*Stored rows:*

◆ ◆ ◆ ◆ ◆

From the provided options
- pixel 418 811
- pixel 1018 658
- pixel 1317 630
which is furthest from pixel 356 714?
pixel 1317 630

◆ ◆ ◆ ◆ ◆

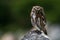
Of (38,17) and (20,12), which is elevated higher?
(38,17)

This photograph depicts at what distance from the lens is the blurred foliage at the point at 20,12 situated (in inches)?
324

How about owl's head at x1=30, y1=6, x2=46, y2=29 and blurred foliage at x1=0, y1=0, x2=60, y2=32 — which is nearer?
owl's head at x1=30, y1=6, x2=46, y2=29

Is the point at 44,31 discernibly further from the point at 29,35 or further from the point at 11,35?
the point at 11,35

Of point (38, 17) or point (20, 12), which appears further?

◆ ◆ ◆ ◆ ◆

In the records, copy the stretch from the line that contains "How about owl's" through the line that contains "Of point (38, 17)", swapping "discernibly" for "noticeably" and changing nothing else.

How about owl's head at x1=30, y1=6, x2=46, y2=29 and blurred foliage at x1=0, y1=0, x2=60, y2=32 — which is nearer?
owl's head at x1=30, y1=6, x2=46, y2=29

Is the point at 44,31 noticeably further from the point at 29,35 or further from the point at 11,35?
the point at 11,35

Of point (38, 17) or point (20, 12), which appears further?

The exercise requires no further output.